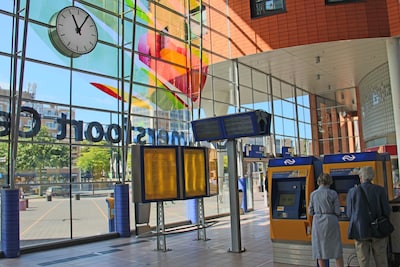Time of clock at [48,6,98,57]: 11:05
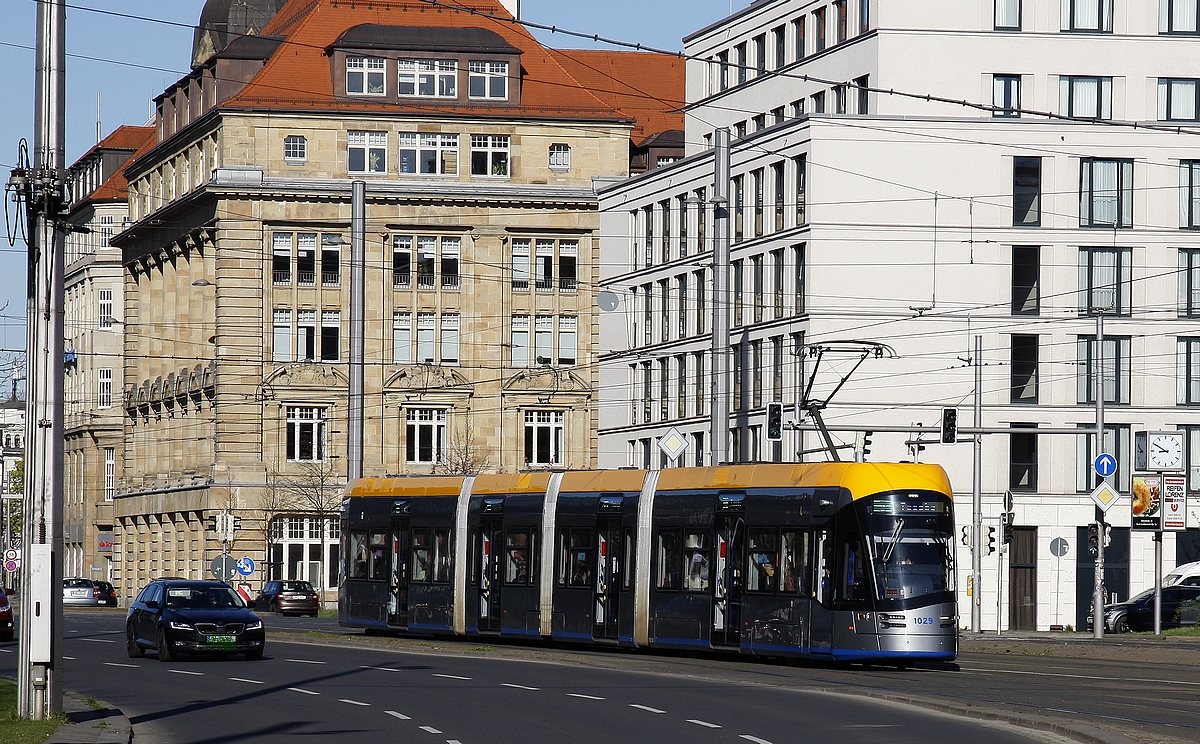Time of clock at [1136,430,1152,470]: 8:50
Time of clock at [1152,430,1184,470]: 8:50
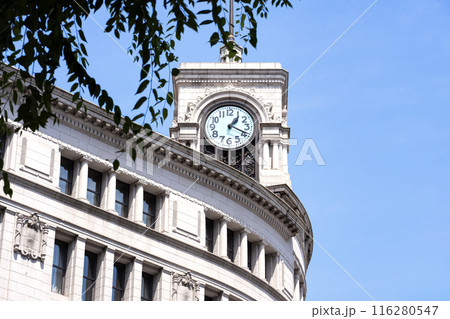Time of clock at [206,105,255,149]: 1:18
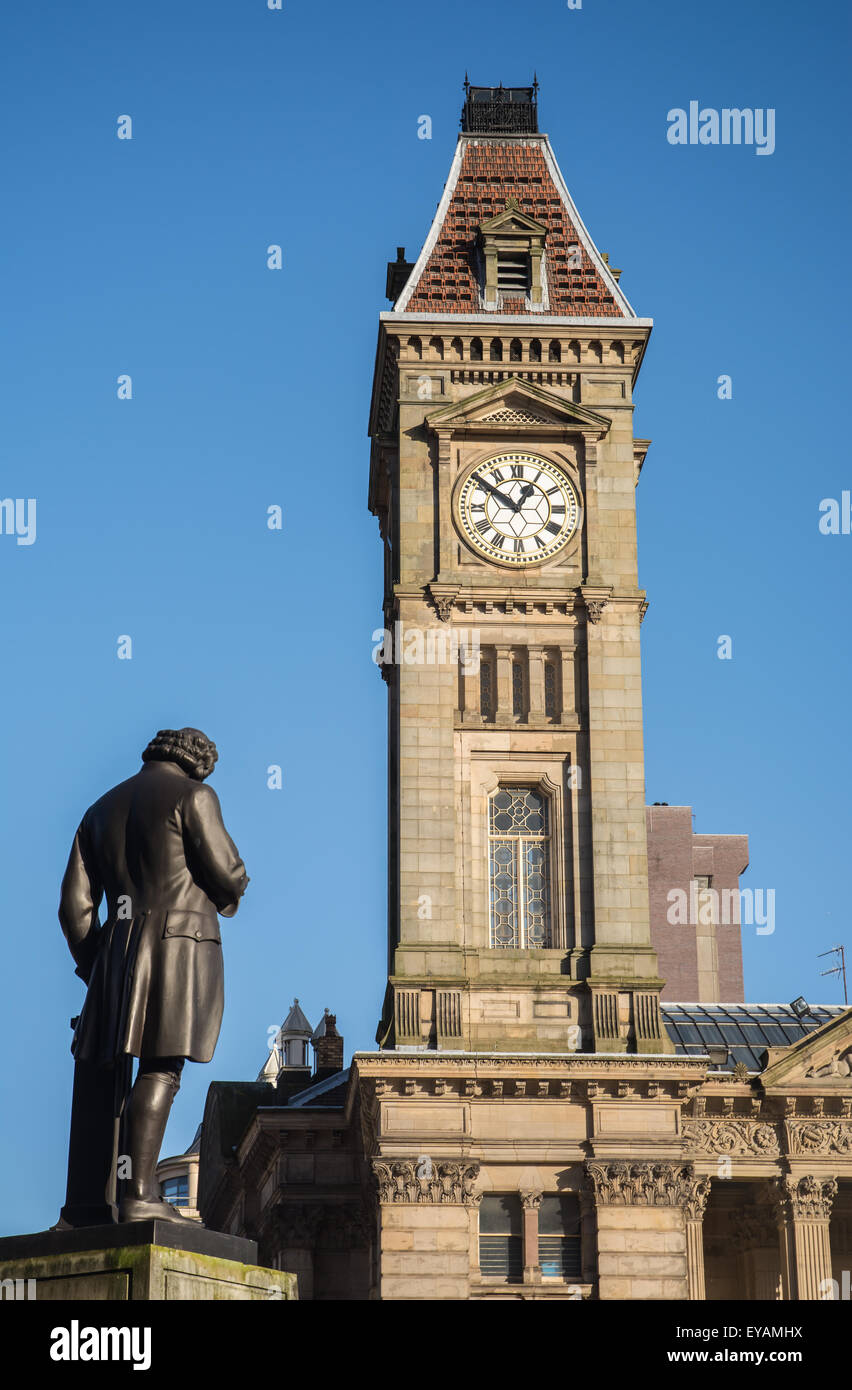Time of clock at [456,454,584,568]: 12:51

STATED PROBLEM — Write out every one of the entries above word for word, leaving the pictures out.

FULL SOLUTION —
Time of clock at [48,6,98,57]: 11:05
Time of clock at [1136,430,1152,470]: 8:50
Time of clock at [1152,430,1184,470]: 8:50
Time of clock at [206,105,255,149]: 1:18
Time of clock at [456,454,584,568]: 12:51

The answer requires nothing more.